从下面这篇Kafka基本概念与zookeeper集群搭建笔记的最后一句之后继续往下写。

_源文档_.
+ + + +
1、Kafka实战应用场景
2、 Kafka基本概念
Kafka broker。kafka服务端,Consumer消费者 Producer生产者
Topic与分区是一对多的关系;offset是消息分区中的唯一标识,通过offset定位具体的分区找到消息所在。
分区:可看成是一个可追加的日志文件。
分区是有序的,Topic是无序的。
分区指定好了,后期也是能够修改的,扩展性
ISR(In Sync Replicas)详解
3、zookeeper集群环境搭建
3.1修改/etc/hostname
vim /etc/hostname
3.2修改/etc/hosts
vim /etc/hosts
3.3 注意关闭防火墙状态
3.4 上传apache-zookeeper-3.8.0.tar.gz压缩包到服务器的/home/software/8-apache-zookeeper-3.8.0/目录下。
压缩包下载地址:Index of /zookeeper/zookeeper-3.8.0
注意:要下载apache-zookeeper-3.8.0-bin.tar.gz这个。
+ + + +
_列表摘录_.

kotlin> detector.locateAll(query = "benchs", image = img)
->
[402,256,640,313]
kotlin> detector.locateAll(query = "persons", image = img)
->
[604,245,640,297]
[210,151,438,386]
+ + + +
_本题输出_.
cd /home/software/8-apache-zookeeper-3.8.0/
解压:
tar -zxvf apache-zookeeper-3.8.0-bin.tar.gz
重命名:
mv apache-zookeeper-3.8.0-bin zookeeper
3.5 修改环境变量:
vim /etc/profile
添加zookeeper的全局变量
- # zookeeper environment
- export ZOOKEEPER_HOME=/home/software/8-apache-zookeeper-3.8.0/zookeeper
- export PATH=.:$ZOOKEEPER_HOME/bin
刷新环境变量:
source /etc/profile
/etc/profile内容:
- # /etc/profile
-
- # System wide environment and startup programs, for login setup
- # Functions and aliases go in /etc/bashrc
-
- # It's NOT a good idea to change this file unless you know what you
- # are doing. It's much better to create a custom.sh shell script in
- # /etc/profile.d/ to make custom changes to your environment, as this
- # will prevent the need for merging in future updates.
-
- pathmunge () {
- case ":${PATH}:" in
- *:"$1":*)
- ;;
- *)
- if [ "$2" = "after" ] ; then
- PATH=$PATH:$1
- else
- PATH=$1:$PATH
- fi
- esac
- }
-
-
- if [ -x /usr/bin/id ]; then
- if [ -z "$EUID" ]; then
- # ksh workaround
- EUID=`/usr/bin/id -u`
- UID=`/usr/bin/id -ru`
- fi
- USER="`/usr/bin/id -un`"
- LOGNAME=$USER
- MAIL="/var/spool/mail/$USER"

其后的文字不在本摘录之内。